+++ DATA SUPPLIED
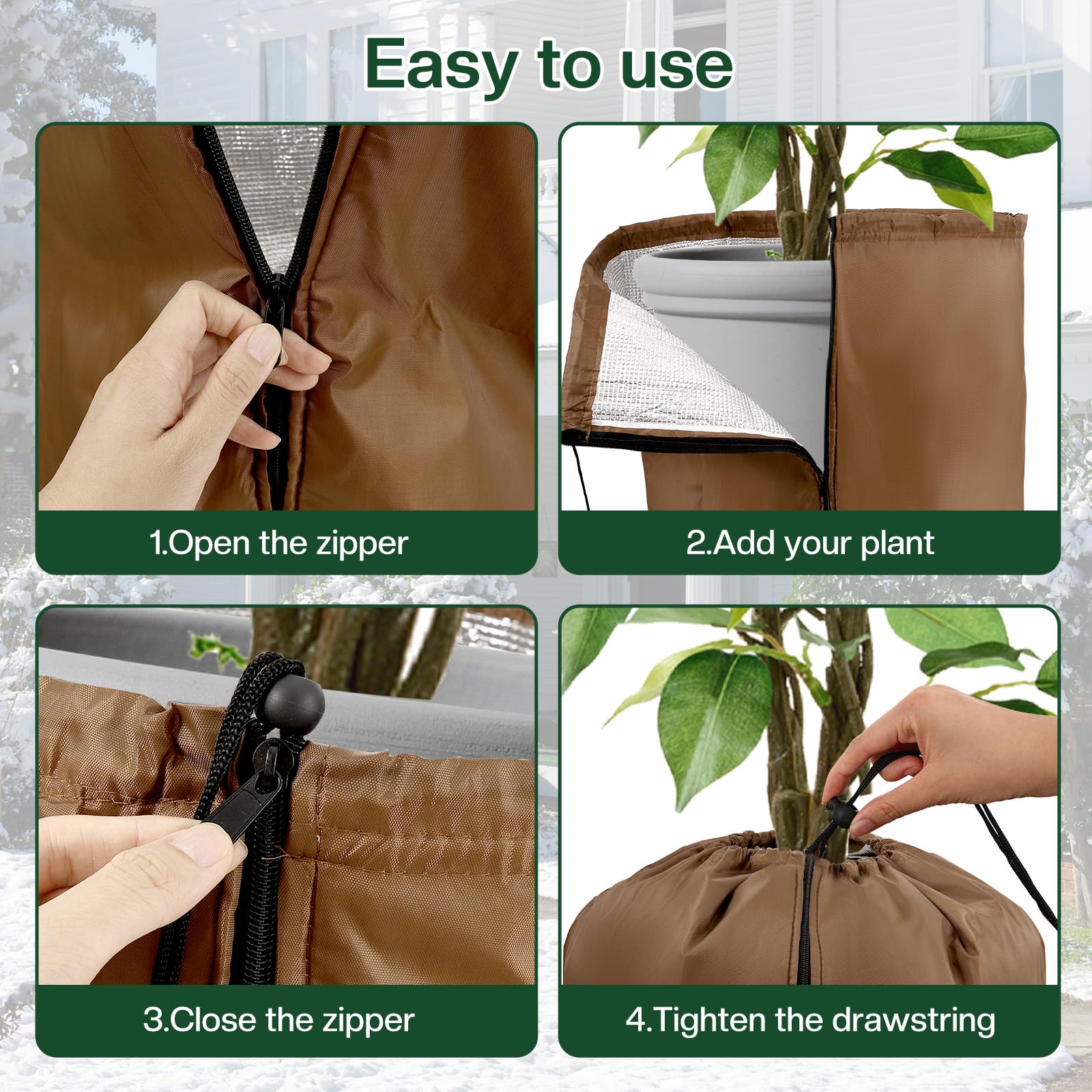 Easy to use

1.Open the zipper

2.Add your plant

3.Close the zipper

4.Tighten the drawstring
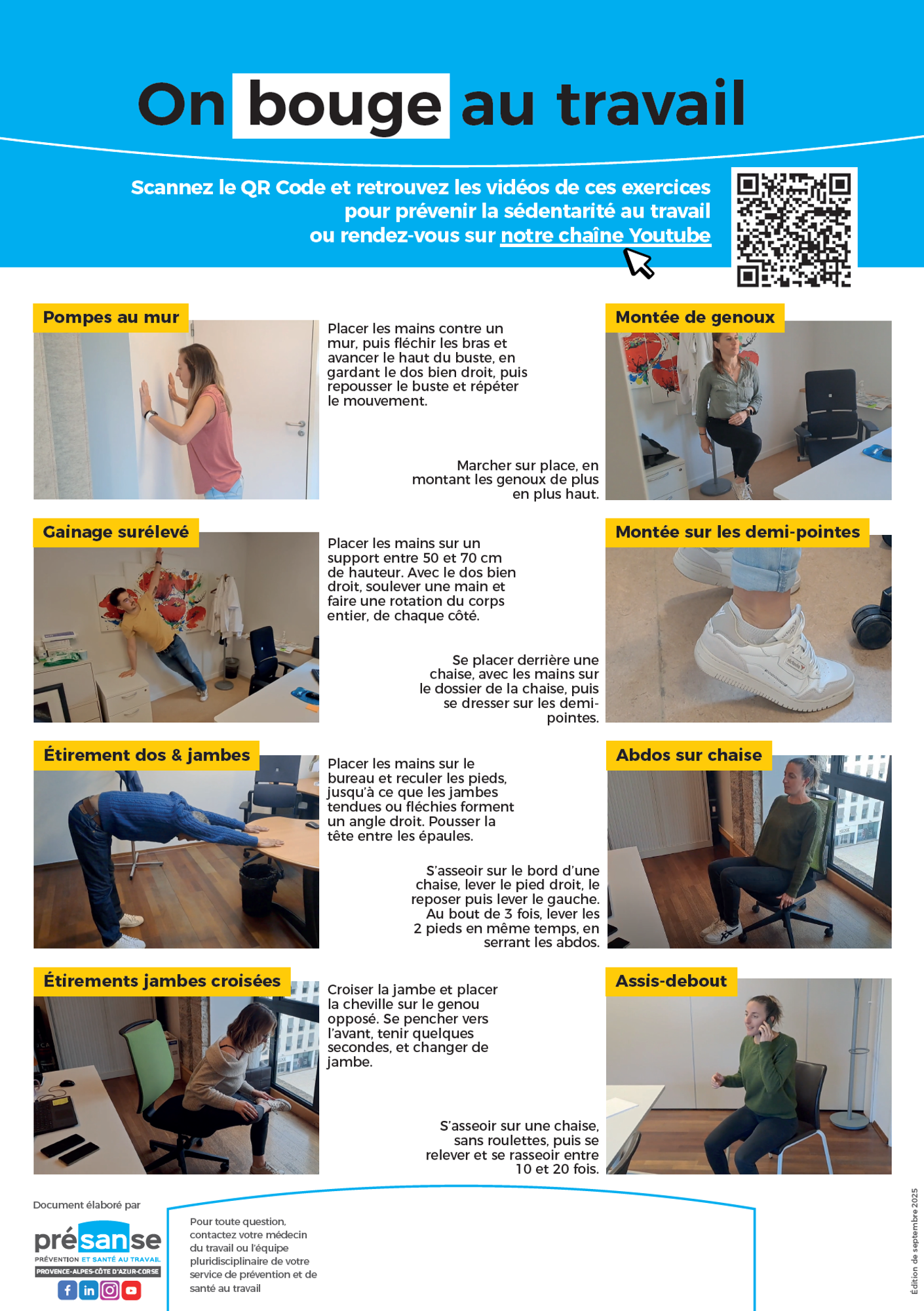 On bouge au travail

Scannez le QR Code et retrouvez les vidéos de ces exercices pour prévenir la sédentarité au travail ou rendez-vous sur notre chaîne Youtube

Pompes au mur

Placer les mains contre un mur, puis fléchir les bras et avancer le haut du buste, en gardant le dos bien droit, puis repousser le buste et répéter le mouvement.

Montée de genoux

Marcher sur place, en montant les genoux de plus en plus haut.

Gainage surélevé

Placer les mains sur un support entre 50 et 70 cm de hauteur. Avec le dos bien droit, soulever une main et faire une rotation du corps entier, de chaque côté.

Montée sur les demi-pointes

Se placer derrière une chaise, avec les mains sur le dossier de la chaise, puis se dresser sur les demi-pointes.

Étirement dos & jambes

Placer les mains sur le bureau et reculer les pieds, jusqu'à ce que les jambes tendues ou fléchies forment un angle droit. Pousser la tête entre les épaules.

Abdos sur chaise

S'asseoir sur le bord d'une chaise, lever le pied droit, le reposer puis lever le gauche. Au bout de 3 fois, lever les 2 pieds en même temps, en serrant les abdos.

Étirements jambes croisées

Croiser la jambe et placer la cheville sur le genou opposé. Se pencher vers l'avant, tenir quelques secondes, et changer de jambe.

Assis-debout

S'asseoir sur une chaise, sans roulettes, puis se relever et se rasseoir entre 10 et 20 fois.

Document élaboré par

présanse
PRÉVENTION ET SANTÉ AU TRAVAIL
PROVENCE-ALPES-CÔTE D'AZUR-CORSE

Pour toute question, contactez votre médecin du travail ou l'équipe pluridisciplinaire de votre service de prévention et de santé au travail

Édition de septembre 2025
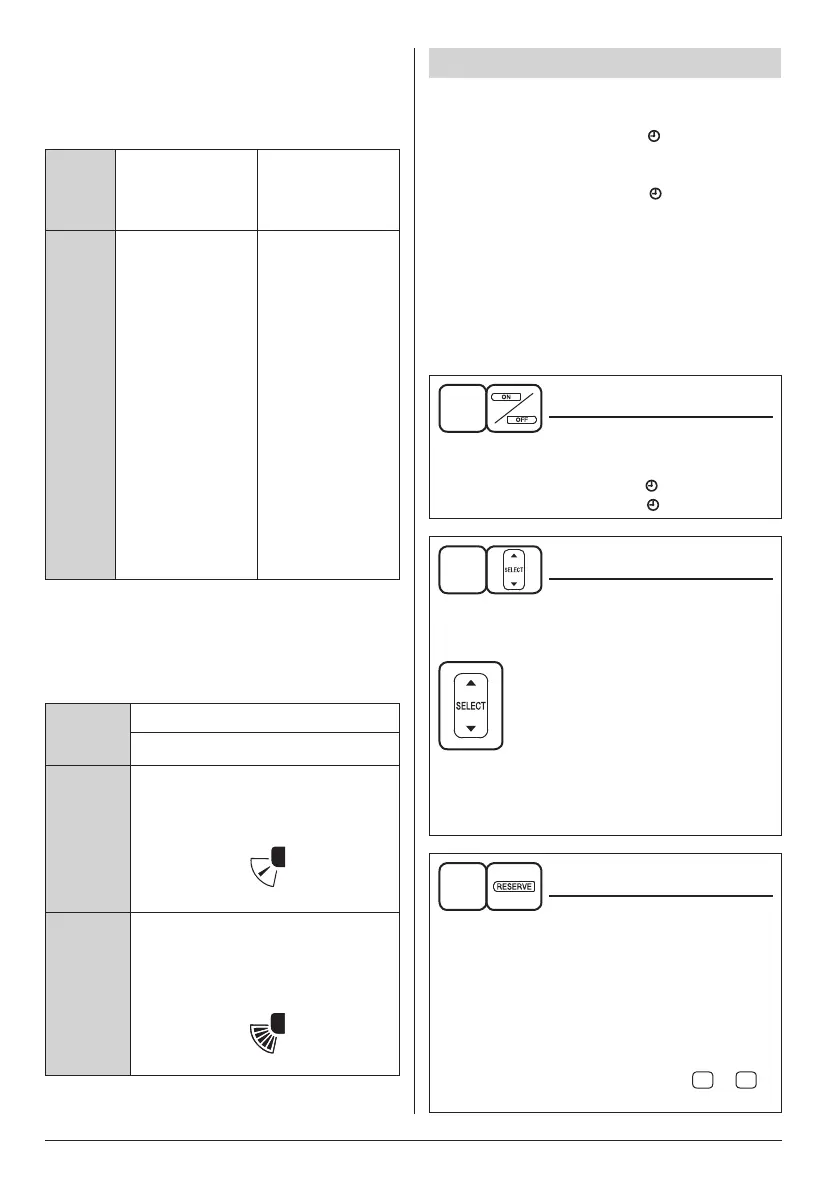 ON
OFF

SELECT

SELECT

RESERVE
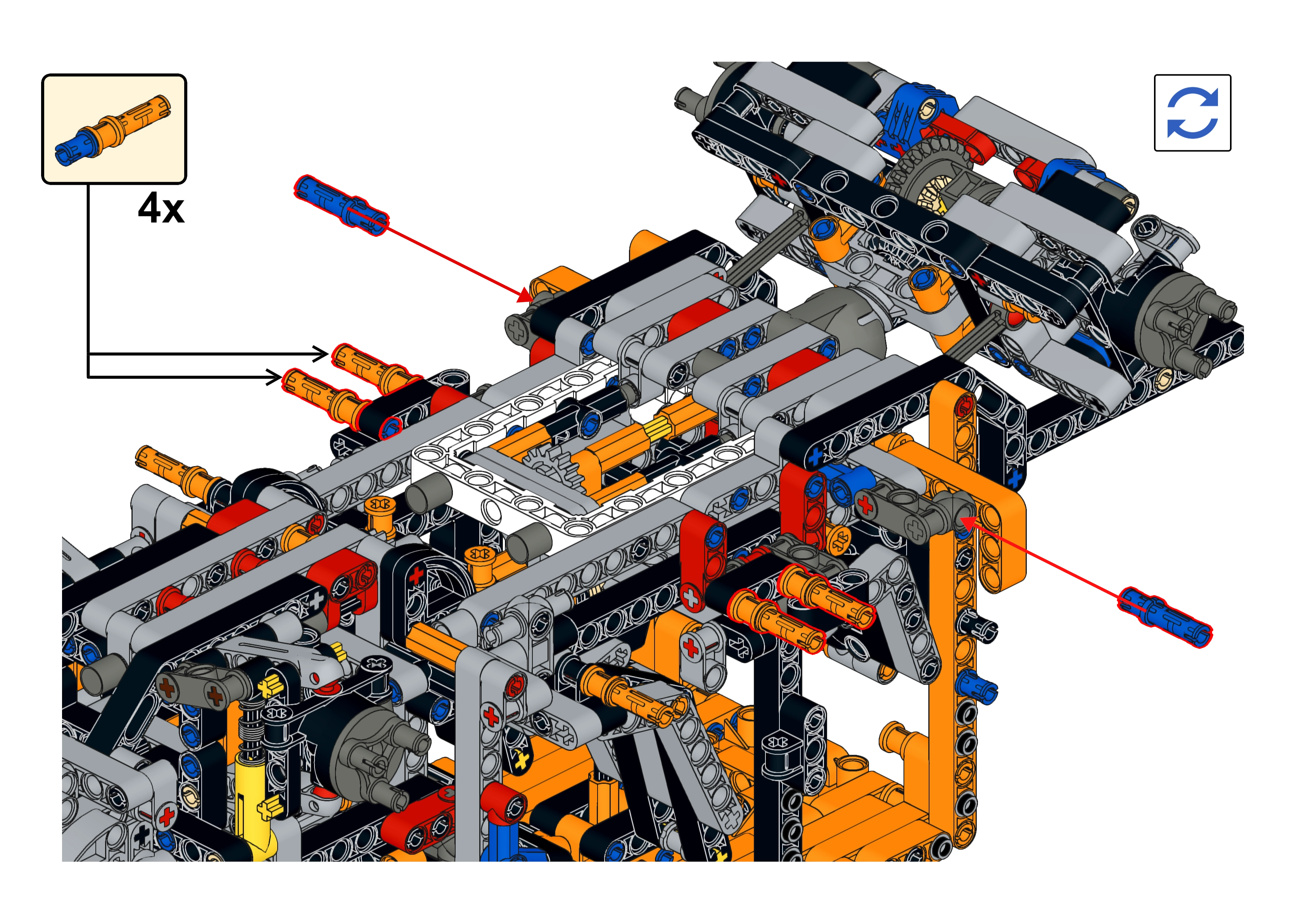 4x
++++++
§ **WHAT TO WORK ON**:
Reproduce exactly the stretch of the material above that starts at the line with "Placer les mains contre" and ends at the line with "Étirement dos & jambes", both included, and nothing else.

§ **TASK RESPONSE**:
Placer les mains contre un mur, puis fléchir les bras et avancer le haut du buste, en gardant le dos bien droit, puis repousser le buste et répéter le mouvement.

Montée de genoux

Marcher sur place, en montant les genoux de plus en plus haut.

Gainage surélevé

Placer les mains sur un support entre 50 et 70 cm de hauteur. Avec le dos bien droit, soulever une main et faire une rotation du corps entier, de chaque côté.

Montée sur les demi-pointes

Se placer derrière une chaise, avec les mains sur le dossier de la chaise, puis se dresser sur les demi-pointes.

Étirement dos & jambes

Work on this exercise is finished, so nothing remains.